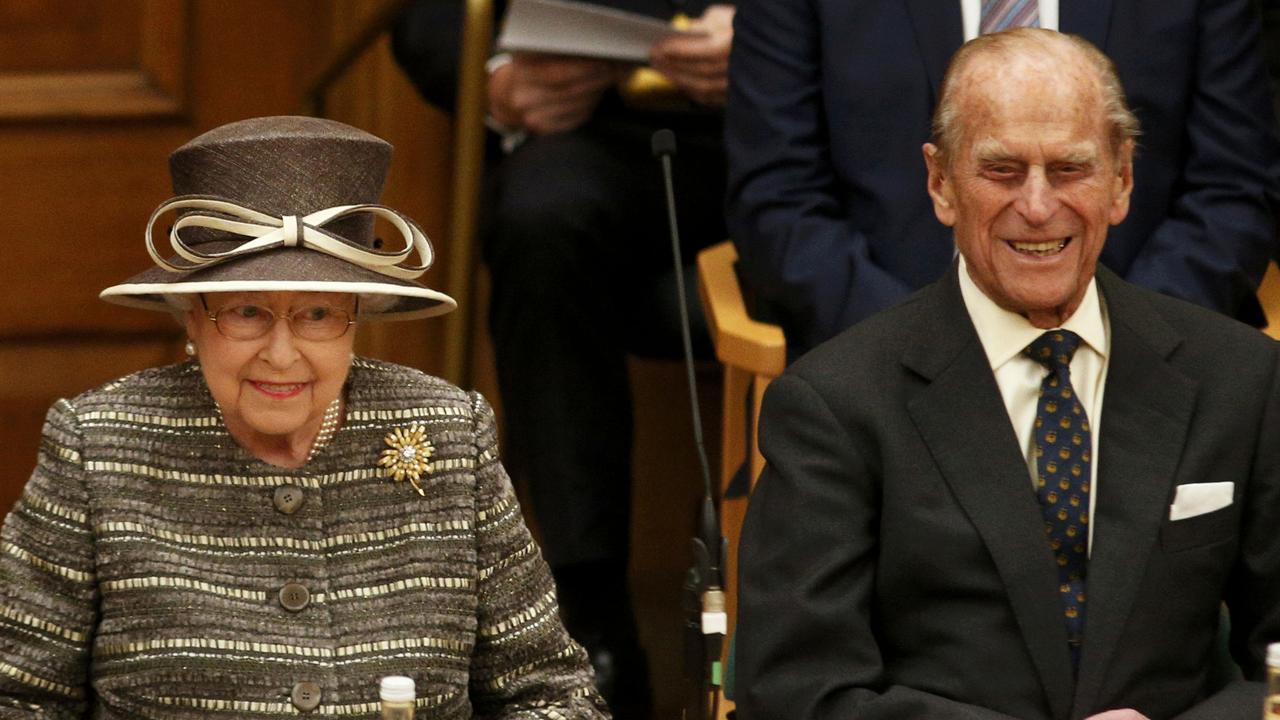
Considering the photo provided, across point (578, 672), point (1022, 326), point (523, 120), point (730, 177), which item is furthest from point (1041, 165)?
point (523, 120)

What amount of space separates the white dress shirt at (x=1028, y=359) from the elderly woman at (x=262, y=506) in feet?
1.99

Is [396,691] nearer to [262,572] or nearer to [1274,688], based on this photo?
[262,572]

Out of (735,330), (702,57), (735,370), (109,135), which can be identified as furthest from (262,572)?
(109,135)

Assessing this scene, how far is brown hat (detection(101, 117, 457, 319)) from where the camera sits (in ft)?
6.89

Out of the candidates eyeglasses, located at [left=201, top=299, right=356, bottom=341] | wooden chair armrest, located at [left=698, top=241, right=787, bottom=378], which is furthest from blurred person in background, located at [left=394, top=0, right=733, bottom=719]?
eyeglasses, located at [left=201, top=299, right=356, bottom=341]

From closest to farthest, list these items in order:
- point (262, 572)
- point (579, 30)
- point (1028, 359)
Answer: point (262, 572)
point (1028, 359)
point (579, 30)

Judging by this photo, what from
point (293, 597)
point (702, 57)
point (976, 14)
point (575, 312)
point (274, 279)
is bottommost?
point (575, 312)

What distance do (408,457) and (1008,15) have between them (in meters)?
1.34

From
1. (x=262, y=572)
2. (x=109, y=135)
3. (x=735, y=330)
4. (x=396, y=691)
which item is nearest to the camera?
(x=396, y=691)

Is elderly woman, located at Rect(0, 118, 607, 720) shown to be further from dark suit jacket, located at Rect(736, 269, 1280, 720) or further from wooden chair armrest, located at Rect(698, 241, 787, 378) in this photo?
wooden chair armrest, located at Rect(698, 241, 787, 378)

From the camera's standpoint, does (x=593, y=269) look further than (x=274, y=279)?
Yes

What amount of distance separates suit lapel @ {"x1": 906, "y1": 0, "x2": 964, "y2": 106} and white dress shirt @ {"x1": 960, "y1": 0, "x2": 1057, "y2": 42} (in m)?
0.02

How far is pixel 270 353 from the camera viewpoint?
2141 mm

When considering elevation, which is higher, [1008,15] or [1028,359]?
[1008,15]
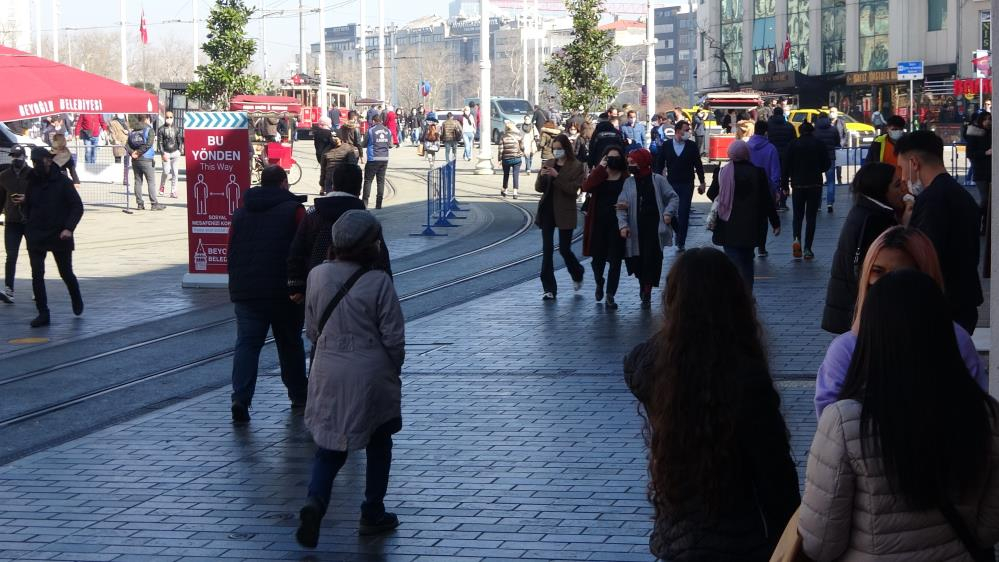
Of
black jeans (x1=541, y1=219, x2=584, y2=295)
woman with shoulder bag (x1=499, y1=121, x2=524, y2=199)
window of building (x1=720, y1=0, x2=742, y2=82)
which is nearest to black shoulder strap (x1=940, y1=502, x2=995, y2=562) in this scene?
black jeans (x1=541, y1=219, x2=584, y2=295)

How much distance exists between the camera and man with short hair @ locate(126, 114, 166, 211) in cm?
2606

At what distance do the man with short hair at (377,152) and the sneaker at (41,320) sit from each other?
1123 cm

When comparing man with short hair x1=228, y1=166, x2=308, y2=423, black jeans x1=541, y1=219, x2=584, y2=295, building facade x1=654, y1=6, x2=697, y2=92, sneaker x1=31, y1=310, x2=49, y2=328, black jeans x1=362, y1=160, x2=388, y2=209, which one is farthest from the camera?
building facade x1=654, y1=6, x2=697, y2=92

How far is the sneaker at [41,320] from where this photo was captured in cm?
1319

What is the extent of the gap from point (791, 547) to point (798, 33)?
66.8 metres

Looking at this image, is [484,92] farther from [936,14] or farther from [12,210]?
[936,14]

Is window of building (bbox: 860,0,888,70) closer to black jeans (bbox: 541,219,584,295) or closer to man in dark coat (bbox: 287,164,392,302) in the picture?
black jeans (bbox: 541,219,584,295)

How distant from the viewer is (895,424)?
2971 mm

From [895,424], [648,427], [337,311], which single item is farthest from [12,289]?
[895,424]

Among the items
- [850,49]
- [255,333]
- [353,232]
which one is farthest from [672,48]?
[353,232]

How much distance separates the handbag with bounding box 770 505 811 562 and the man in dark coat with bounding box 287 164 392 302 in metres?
5.28

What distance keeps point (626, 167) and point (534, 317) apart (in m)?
1.70

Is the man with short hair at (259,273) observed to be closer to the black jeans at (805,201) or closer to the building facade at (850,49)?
the black jeans at (805,201)

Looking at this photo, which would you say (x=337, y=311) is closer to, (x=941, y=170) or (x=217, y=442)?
(x=217, y=442)
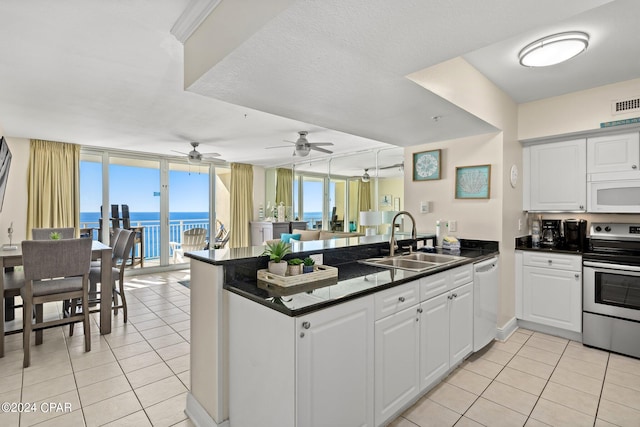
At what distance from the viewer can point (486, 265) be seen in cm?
275

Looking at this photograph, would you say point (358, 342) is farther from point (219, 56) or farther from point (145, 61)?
point (145, 61)

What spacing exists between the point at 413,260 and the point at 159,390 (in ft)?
7.28

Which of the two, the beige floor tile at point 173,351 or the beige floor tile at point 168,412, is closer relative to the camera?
the beige floor tile at point 168,412

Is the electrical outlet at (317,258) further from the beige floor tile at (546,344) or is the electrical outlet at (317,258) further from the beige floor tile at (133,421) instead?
the beige floor tile at (546,344)

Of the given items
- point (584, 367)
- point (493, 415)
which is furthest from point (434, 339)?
point (584, 367)

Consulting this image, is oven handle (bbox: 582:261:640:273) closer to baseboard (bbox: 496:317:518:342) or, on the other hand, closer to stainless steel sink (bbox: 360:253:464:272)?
baseboard (bbox: 496:317:518:342)

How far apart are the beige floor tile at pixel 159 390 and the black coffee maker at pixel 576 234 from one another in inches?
154

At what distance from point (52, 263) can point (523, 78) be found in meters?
4.49

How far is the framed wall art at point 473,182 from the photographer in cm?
308

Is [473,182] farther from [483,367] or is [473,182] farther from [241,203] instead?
[241,203]

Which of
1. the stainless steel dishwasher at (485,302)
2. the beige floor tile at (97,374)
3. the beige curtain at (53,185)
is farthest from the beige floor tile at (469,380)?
the beige curtain at (53,185)

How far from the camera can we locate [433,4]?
1.25 m

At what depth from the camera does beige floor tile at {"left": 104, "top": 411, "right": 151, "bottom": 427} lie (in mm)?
1860

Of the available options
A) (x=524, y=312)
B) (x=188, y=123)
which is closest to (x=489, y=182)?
(x=524, y=312)
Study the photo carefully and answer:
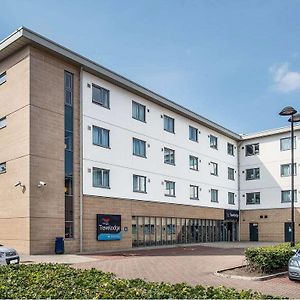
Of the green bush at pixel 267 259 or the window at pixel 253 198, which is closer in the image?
the green bush at pixel 267 259

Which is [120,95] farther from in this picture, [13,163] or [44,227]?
[44,227]

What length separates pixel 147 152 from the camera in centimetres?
3139

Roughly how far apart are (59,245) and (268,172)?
27.0 meters

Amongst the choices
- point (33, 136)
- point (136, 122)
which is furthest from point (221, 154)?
point (33, 136)

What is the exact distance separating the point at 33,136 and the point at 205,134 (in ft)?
67.8

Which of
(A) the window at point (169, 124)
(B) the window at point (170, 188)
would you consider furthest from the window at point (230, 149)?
(B) the window at point (170, 188)

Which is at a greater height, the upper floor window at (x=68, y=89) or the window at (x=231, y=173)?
the upper floor window at (x=68, y=89)

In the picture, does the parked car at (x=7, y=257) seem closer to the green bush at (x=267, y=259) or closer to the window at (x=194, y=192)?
the green bush at (x=267, y=259)

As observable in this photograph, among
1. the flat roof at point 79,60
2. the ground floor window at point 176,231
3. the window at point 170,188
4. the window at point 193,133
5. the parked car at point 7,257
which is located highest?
the flat roof at point 79,60

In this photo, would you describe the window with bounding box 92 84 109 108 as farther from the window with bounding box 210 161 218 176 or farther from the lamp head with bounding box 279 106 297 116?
the window with bounding box 210 161 218 176

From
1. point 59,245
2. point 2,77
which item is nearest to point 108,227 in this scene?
point 59,245

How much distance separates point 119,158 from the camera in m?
28.5

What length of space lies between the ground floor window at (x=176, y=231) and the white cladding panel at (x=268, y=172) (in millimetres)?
4373

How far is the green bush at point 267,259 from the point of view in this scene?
14.6 m
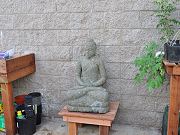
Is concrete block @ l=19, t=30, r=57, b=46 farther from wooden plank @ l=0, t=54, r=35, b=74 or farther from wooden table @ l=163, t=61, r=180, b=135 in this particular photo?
wooden table @ l=163, t=61, r=180, b=135

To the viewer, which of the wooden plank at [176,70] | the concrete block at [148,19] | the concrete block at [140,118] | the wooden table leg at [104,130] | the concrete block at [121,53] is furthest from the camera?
the concrete block at [140,118]

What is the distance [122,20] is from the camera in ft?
8.46

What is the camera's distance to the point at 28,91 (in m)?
3.09

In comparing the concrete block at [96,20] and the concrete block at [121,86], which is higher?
the concrete block at [96,20]

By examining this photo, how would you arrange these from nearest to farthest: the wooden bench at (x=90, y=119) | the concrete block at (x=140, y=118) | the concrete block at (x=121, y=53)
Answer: the wooden bench at (x=90, y=119)
the concrete block at (x=121, y=53)
the concrete block at (x=140, y=118)

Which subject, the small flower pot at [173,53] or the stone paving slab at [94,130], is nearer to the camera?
the small flower pot at [173,53]

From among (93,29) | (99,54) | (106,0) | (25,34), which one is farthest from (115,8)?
(25,34)

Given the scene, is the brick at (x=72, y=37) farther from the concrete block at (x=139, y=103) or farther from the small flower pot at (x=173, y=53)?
the small flower pot at (x=173, y=53)

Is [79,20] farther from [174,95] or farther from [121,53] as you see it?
[174,95]

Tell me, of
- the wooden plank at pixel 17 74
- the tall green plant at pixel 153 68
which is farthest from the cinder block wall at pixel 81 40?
the tall green plant at pixel 153 68

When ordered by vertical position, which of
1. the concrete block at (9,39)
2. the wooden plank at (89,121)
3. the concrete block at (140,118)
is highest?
the concrete block at (9,39)

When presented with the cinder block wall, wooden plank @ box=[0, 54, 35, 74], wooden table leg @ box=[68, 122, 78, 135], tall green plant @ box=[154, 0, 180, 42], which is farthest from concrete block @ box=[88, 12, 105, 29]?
wooden table leg @ box=[68, 122, 78, 135]

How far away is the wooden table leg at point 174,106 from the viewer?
78.0 inches

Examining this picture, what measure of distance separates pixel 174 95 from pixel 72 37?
1352 millimetres
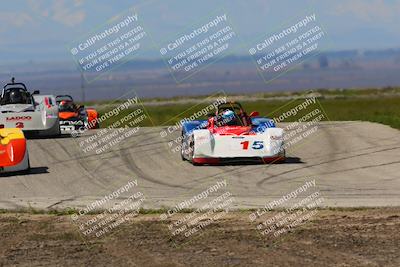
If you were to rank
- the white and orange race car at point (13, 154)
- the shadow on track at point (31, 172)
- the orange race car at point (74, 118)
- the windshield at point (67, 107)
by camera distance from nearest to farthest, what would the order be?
the white and orange race car at point (13, 154)
the shadow on track at point (31, 172)
the orange race car at point (74, 118)
the windshield at point (67, 107)

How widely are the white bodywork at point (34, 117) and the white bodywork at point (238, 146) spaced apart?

--

Count the lines in the listing above that contain the string "farther", and give only the number.

# Result of this task
8